5.1 Transitioning from active treatment

5.1 Transitioning from active treatment

The transition from active treatment to post-treatment care is critical to long-term health. In some cases, people will need ongoing, hospital-based care, and in other cases a shared follow-up care arrangement with their general practitioner may be appropriate.

Shared follow-up care involves the joint participation of specialists and general practitioners in the planned delivery of follow-up and survivorship care. A shared care plan is developed that outlines the responsibilities of members of the care team, the follow-up schedule, triggers for review, plans for rapid access into each setting and agreement about the format, frequency and triggers for communication.

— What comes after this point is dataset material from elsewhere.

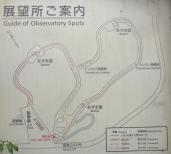10:14 有村溶岩展望所 案内図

After completing initial treatment, a designated member of the multidisciplinary team (most commonly nursing or medical staff involved in the patient’s care) should provide the patient with a needs assessment and treatment summary and develop a survivorship care plan in conjunction

with the patient. This should include a comprehensive list of issues identified by all members of the multidisciplinary team involved in the patient’s care and by the patient. These documents are key resources for the patient and their healthcare providers and can be used to improve communication and care coordination.

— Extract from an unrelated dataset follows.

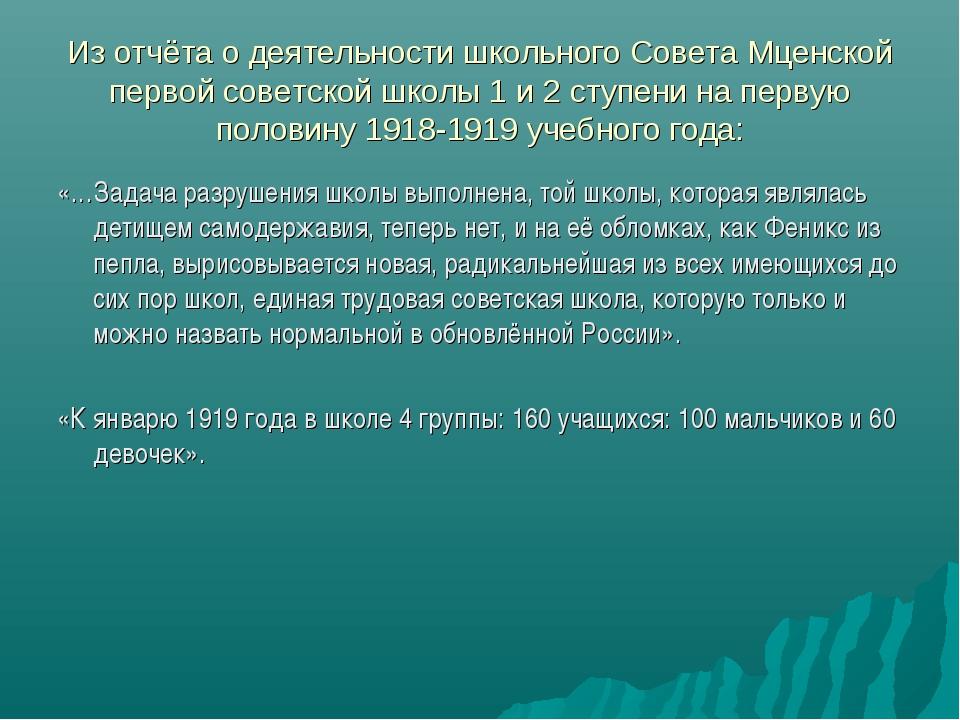Из отчёта о деятельности школьного Совета Мценской первой советской школы 1 и...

The treatment summary should cover, but is not limited to:

  • the diagnostic tests performed and results
  • diagnosis including stage, prognostic or severity score
  • cancer characteristics
  • treatment received (types and dates)
  • current toxicities (severity, management and expected outcomes)
  • interventions and treatment plans from other health providers
  • potential long-term and late effects of treatment
  • supportive care services provided, including referral to survivorship programs
  • follow-up schedule and planned surveillance
  • contact information for key healthcare

Survivorship

A referral to a survivorship program should occur at the end of treatment with the view of transitioning to the survivorship program at the end of the surveillance period. Where appropriate this should include referral to community support organisations such as, Camp Quality, Cancer Council, Canteen, Leukaemia Foundation and Redkite.

All patients should be given an updated treatment summary and a roadmap for late-effects surveillance on entering the survivorship program.

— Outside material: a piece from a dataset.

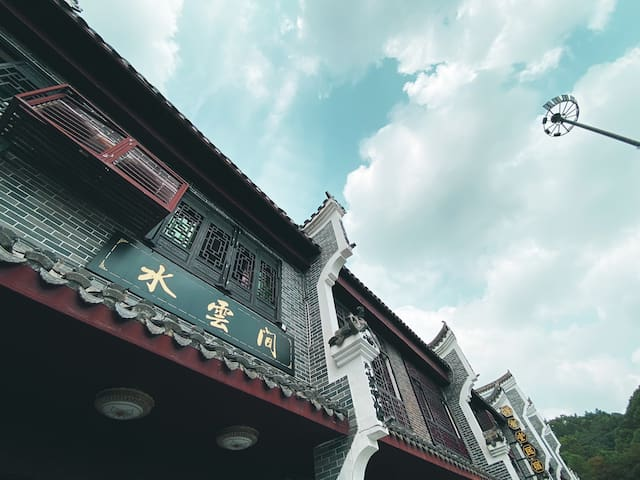 【水雲涧】已消毒/超温馨卧室/万寿广场旁/南岳大庙/联排别墅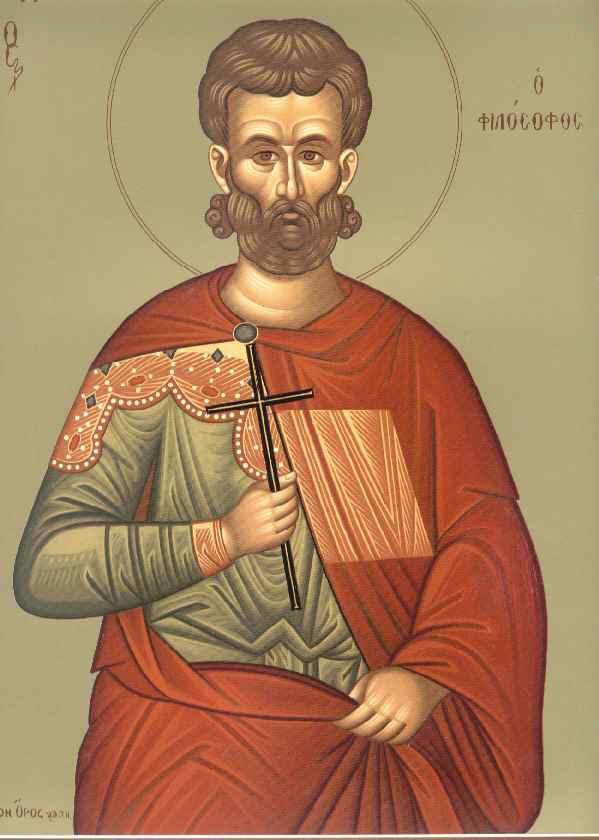 Ο Άγιος Ιουστίνος ο Απολογητής και Φιλόσοφος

Patients and their families should be provided with educational material about survivorship, including adopting a healthy lifestyle. Large cohort studies show there is a prevalence for significant adverse long-term outcomes in ALL and recommend regular, primary care consultations.

Transition from paediatric to adult care

Most survivors of CAYA acute leukaemia will transition to a general practitioner with a treatment summary and roadmap outlining investigations and surveillance required. For patients who have undergone a transplant, transition to an adult transplantation service may be appropriate.